Having an intermediary "builder" object allows applications to set up additional parameters required for key generation, importation (ex: password) or reference (ex: HSM credentials).

If allowed, key pairs can be exported, using a specified encoding.

We should define what format MUST and MAY be supported by an implementation for common algorithms.

In particular, we may require PKCS8 to be supported whenever the ASN.1 encoding has been defined for an algorithm.

A public key object can obviously be created from a key pair, and public keys can be imported and exported as well.

The signature process itself goes through the creation of a signature_state object, on which an update function can add to the message being signed.

At any point in time, the sign function of signature_state can be called to compute a signature of all the data received so far. The state is not reset, in order to allow incremental signatures.

Non-deterministic signature systems (ECDSA, RSA padding) do not require applications to specify a nonce. In order to avoid catastrophic security failures, the wasi-crypto implementation is responsible for securely choosing the nonce instead of delegating this to applications.

Signature verification works in a similar way.

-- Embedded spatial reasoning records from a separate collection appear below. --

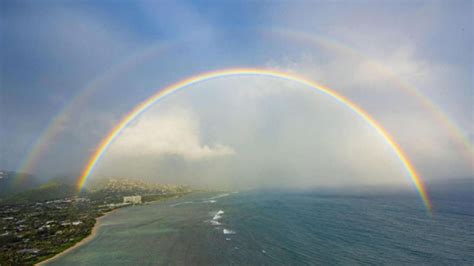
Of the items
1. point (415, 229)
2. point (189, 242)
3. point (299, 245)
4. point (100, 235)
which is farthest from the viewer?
point (100, 235)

Data is received via a signature_verification_state object that is tied to a public key, and allows a signature to be verified against the data received so far.

We use quite a lot of different object types here. While it makes the API slightly more verbose than if more generic types had been used, it can make static analysis far more useful.

ueno commented 4 years ago

Just a couple of meta comments for now:

jedisct1 commented 4 years ago

Hi Daiki!

That witx file only covers signatures, so that it is easier to review an entire API focused on one operation.

We can totally try to merge both files, but the end result may look quite confusing, as it will be mixing other operations, with different ways to represent keys. The generated documentation only displays what is proposed by this PR, which is easier to review.

You are right, we should totally extend wasmtime/lucet with the new APIs. But that requires writing a bit of glue for every function, in order to copy and convert data between host and guest memories.

I'm currently working on this in another repository, and experimenting with wig that helps a little bit with the boilerplate. But there is still quite a lot of work to be manually done for each function, and done again every time any change is made to the API.

So, before extending the runtime, we should probably have an API that is not going to change too much, and test the implementation by calling functions directly -- their internal interface is already virtually identical to their WebAssembly interface.

jedisct1 commented 4 years ago

Thanks a lot for the link to Aaron's list of steps to add new APIs to wasmtime.

These instructions are excellent and will soon be very useful!

jedisct1 commented 4 years ago

Having multiple files with the same name is indeed confusing, thanks for pointing this out.

The witx file has been renamed to proposal_signatures.witx.

tniessen commented 4 years ago

Can we still change or replace the proposed API if we have a reference implementation, without having to implement every API revision?

I don't know if it's common practice to provide a PoC implementation this early.

jedisct1 commented 4 years ago

Of course, this is just a proposal and it can be totally changed or replaced.

The example implementation is useful to check the usability of the API and have a better understanding of what it would take to implement it. It is not meant to be a reference implementation.

But as a part of the specification, we will need test vectors and a test suite early. This is also why we need an implementation in addition to the interface description.

jedisct1 commented 4 years ago

Thanks a ton for your review, Daiki! ❤️

Your feedback helped a lot to get a good starting point!

I'm going to merge this, so that it will be easier to directly submit patches against that proposal.

The set of errors we need to define and how to name then, your concern about the usefulness of supporting more than one encoding for signatures, among other things, can be more comfortably discussed in dedicated tickets.

Thanks again for your input! It's exciting to see wasi-crypto make progress!